Navdeep Gupta: Yes. So, Warren, just a couple of comments before we get into the specifics. So, we are very confident about the House of Sport strategy. The three stores that we have opened, it’s a handful of stores. But the results, both on the top line and the bottom line that we are seeing are really, really right. And that’s what gives us the confidence that we have. In terms of the impact of these things, that will be recognized over time, as you can imagine. Over the next two years, we intend to open about 20, and like Lauren said in her prepared comments, over the next five years, it could be 75 to 100. So, the benefit will be seen over time. But we are very optimistic about the strategy and the differentiation as well as the ability it provides us to engage with the athlete in a very-differentiated way.
Operator: Our next question comes from Paul Lejuez with Citi.
Paul Lejuez: I’m curious if you can give an update on Going, Going, Gone!. How many did you end the year with? How many are pop-ups versus permanent? And anything you could share in terms of what that added to sales in F ’22? And what’s the plan for F ’23?
Navdeep Gupta: So Paul, in terms of the Going, Going, Gone! stores, like as we call them, permanent, there were 15 of them that we had at the end of the year. We had more warehouse plus those are kind of the 43 temporary locations as we call them, really, really enthusiastic about the strategy. Not only is it allowing us to engage with an athlete and a different profile of an athlete than DICK’S Sporting Goods athlete. So that’s one benefit. In addition, as we have talked about the benefit that this provides in terms of being able to liquidate our inventory and actually get a better recovery rate on that inventory is also a strong asset for us.
Lauren Hobart: I would just add one thing. I think the way we look at the Going, Going, Gone! chain is that it’s a flexible asset. So, we can expand, and we’ve done that with our temporary pop-up locations. We can take those down if we don’t need them or if they’re not working. So, by the time something becomes a Going, Going, Gone! concept, it’s been proven and tested, but the warehouse strategy is very flexible.
Paul Lejuez: Got it. And then, could you just maybe just give a little bit of a further breakdown of CapEx investments for ’23? Just how much of that is at the store level, both new and existing stores versus IT and corporate? Thanks.

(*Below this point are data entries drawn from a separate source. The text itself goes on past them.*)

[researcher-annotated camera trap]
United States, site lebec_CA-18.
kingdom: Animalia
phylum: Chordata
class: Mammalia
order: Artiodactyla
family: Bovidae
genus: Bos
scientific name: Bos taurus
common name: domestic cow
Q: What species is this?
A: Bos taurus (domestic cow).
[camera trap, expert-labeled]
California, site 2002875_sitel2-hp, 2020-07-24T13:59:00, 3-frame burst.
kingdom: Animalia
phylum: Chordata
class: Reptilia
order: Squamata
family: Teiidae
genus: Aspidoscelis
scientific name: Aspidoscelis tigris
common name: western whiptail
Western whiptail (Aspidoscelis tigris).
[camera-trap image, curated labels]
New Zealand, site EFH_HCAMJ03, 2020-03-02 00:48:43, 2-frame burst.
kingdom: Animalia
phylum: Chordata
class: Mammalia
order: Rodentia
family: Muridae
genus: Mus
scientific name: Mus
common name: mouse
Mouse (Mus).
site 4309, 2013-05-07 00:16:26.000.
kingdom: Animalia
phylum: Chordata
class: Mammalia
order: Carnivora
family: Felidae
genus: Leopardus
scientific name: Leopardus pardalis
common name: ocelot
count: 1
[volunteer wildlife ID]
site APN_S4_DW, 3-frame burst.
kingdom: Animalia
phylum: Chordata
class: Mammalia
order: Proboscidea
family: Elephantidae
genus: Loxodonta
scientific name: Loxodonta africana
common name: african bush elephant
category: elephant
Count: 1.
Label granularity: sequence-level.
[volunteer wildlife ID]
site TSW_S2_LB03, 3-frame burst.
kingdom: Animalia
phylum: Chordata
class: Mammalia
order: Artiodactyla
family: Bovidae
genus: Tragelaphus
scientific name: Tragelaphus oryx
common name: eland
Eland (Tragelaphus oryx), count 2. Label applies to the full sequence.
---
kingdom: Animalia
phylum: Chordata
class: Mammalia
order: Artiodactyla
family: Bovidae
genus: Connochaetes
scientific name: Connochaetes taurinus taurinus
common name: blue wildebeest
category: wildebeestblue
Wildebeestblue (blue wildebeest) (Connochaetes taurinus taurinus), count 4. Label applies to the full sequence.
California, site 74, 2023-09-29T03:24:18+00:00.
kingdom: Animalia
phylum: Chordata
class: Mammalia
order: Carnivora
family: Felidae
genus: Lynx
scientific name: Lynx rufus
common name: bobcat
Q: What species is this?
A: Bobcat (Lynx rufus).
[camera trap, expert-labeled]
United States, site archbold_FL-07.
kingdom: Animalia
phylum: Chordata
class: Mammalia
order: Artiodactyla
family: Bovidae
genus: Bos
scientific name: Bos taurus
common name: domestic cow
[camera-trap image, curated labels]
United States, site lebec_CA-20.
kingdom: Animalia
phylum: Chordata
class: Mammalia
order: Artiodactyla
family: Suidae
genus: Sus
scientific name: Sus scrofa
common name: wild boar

Navdeep Gupta: Yes. Paul, the vast majority of the — or the capital investment will be going into stores as we called out, right? Our plan is to open nine new House of Sport locations as well as do the earlier capital investment into the 2024 House of Sport openings. In addition, as we indicated, we’ll be upgrading 100 of our stores to premium full-service footwear decks. There is definitely an investment on the backside in terms of the GameChanger technology, the investments that we are making in personalization as well as the other capability from data and analytics, all of that is also entered in the guidance. But the vast majority of the investment will continue to be store facing.
Operator: The next question comes from John Kernan with Cowen.
John Kernan: Congrats on a great year. So, how should we think about the new store productivity contribution from square footage growth? It looks like that the gap between comps and overall reported sales was close to 200 basis points this quarter, which would suggest any new store productivity has come online has been quite productive. So just curious as how should we model, one, new store productivity and overall square footage growth based on the number of stores you’re talking to and also the bigger size of some of them.